The notice to be served on a homeowner who has erected any building, excluding a temporary building, that is being or has been erected without prior approval from the local authority shall be served with a notice, calling upon him/her to obtain the approval, in writing, as required by The National Building Regulations and Building Standards Act No. 103 of 1977 (“the Act”), by a date specified in such notice.  Failure to comply with such a notice may constitute to a criminal offence in terms of Regulation A25(11) of the Act.

If the homeowner fails to comply with the notice, the following procedural step will be a Summons in a Criminal Case. The charges may be based on the contravention of S4(1) of the Act, which states that no person shall without prior approval, in writing, of the local authority in question erect any building in respect of which plans and specifications are to be drawn and submitted in terms of such Act.
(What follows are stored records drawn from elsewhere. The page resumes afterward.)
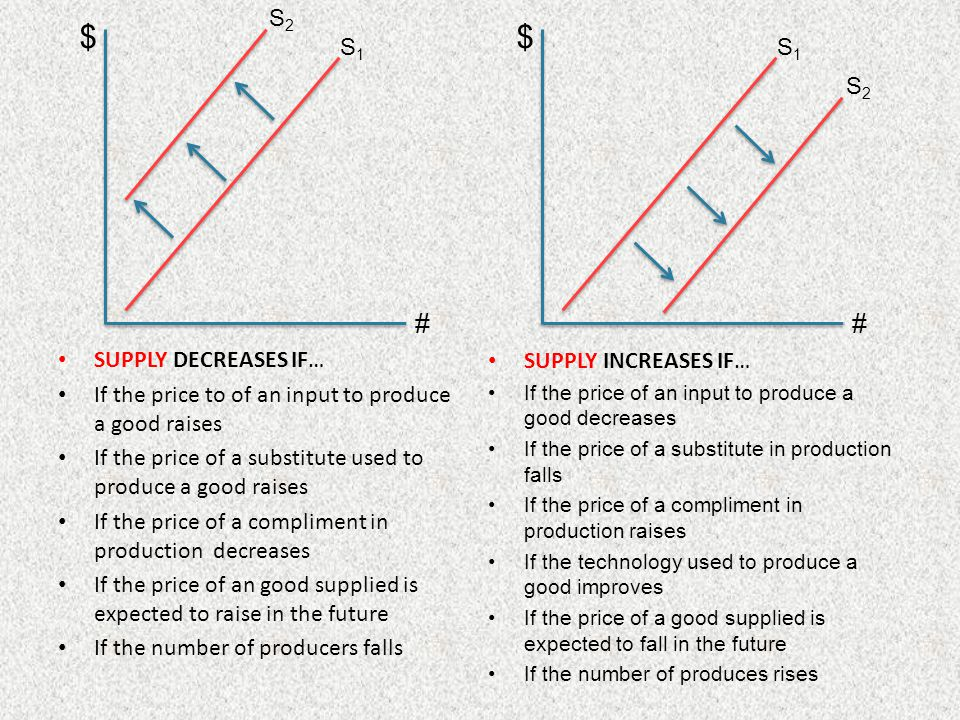 $ $ # # S2 S1 S1 S2 SUPPLY DECREASES IF…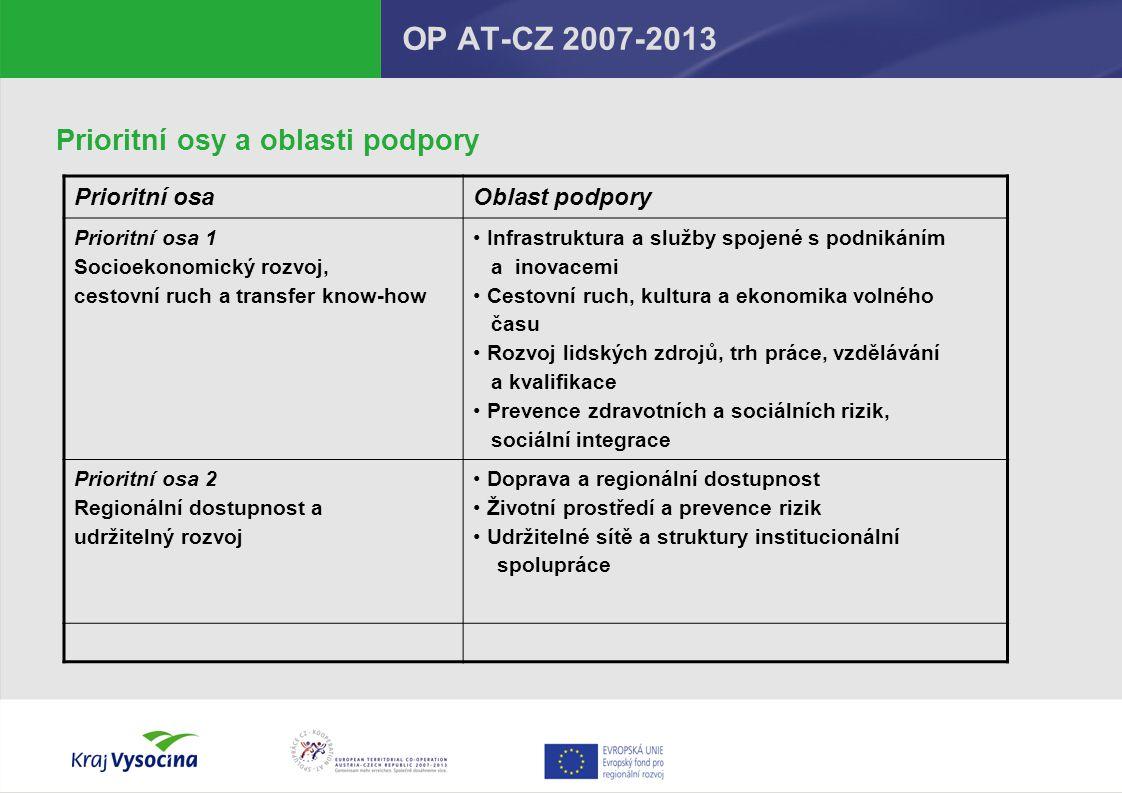 OP AT-CZ 2007-2013 Prioritní osy a oblasti podpory Prioritní osa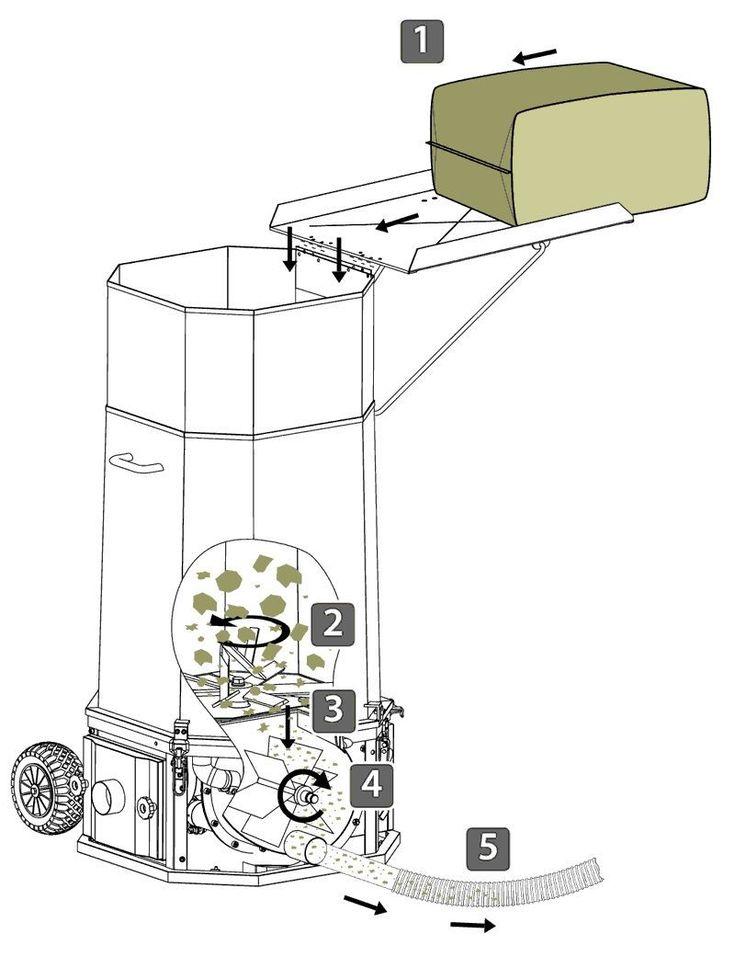 AISLANat, un material para un aislamiento sostenible ideado por dos hermanos navarros que podría reducir el gasto en climatización a más de la mitad.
In addition, Section 4(4) of the Act which states that any person erecting any building in contravention of Section 4(1) shall be guilty of an offence and liable on conviction to a fine not exceeding R100 for each day on which he was engaged in erecting such building.

Due to the homeowner failing to comply with the notice first served, he/she will then be charged with the contravention of Regulation A25 (10) of the Act as well. In essence, he/she would then be charged with the Count 1, the contravention of Section 4(1) and Section 4(4) of the Act and Count 2, contravention of Regulation A25(10).

The penalty awarded to an accused if found guilty will be decided on a case-by-case basis. The Court may consider the nature and the amount of the penalty, the aim of the penalty, which is to compel compliance with the Constitution or the MOI.

The Act makes provision for a general penalty clause where any person convicted of an offence under this Act in respect of which a fine or imprisonment is not exceeding R600 or to imprisonment for a period not exceeding 6 months and Section 4(4) of the Act makes provision for a person to be found guilty of an offence and may be found liable on conviction to a fine not exceeding R100 for each day on which he/she was engaged in erecting such building. However, the court may reduce the penalty to such an extent as it deems equitable or reasonable in the circumstances.

It is clear from the above that the consequences of erecting a structure on one’s property without approved written building plans could be hefty and is something that can be easily avoided when one exercises a bit of patience.

Reference List:

  • The National Building Regulations and Building Standards Act No. 103 pf 1977 (as amended)

This article is a general information sheet and should not be used or relied on as legal or other professional advice. No liability can be accepted for any errors or omissions nor for any loss or damage arising from reliance upon any information herein. Always contact your legal adviser for specific and detailed advice.